Wirbelsturm über Vanuatu: Mindestens 24 Tote durch Zyklon "Pam"

Einige Inseln des Pazifikstaats Vanuatu sind schwer verwüstet. Jüngste Zählungen gehen mindestens zwei Dutzend Toten aus. Für den Nothilfeeinsatz ist die abgeschiedene Lage von Vanuatu ein Problem.

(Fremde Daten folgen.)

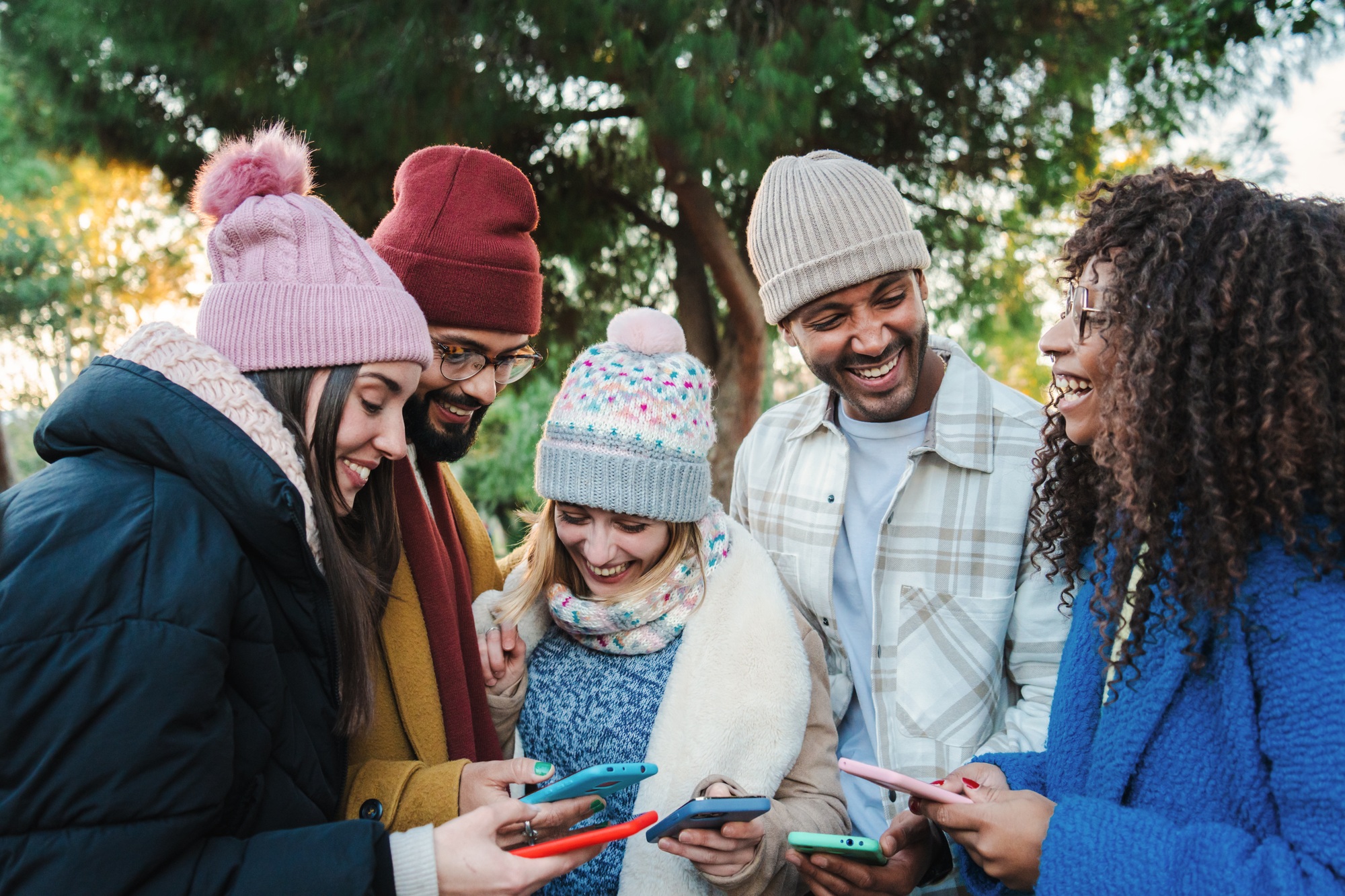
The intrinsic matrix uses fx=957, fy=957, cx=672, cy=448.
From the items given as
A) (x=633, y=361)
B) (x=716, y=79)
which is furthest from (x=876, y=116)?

Aufklärungsflüge im Katastrophengebiet von Vanuatu haben erste Befürchtungen zu den Zerstörungen von Zyklon „Pam“ bestätigt. „Es gibt Berichte über katastrophale Verwüstung auf den Inseln Erromango und Tanna im Süden, wo nicht aus Beton gebaute Gebäude komplett platt sind und die Betonbauten keine Dächer mehr haben“, sagte Colin Collett van Rooyan, Leiter des Büros der Hilfsorganisation Oxfam in der Hauptstadt Port Vila. Präsident Baldwin Lonsdale machte den Klimawandel für die Katastrophe mitverantwortlich.

Jüngsten Angaben zufolge kamen mindestens 24 Menschen ums Leben. Diese Zahl bestätigte das UN-Nothilfebüro OCHA in New York, bezog sich dabei aber auch auf Informationen der Regierung von Vanuatu.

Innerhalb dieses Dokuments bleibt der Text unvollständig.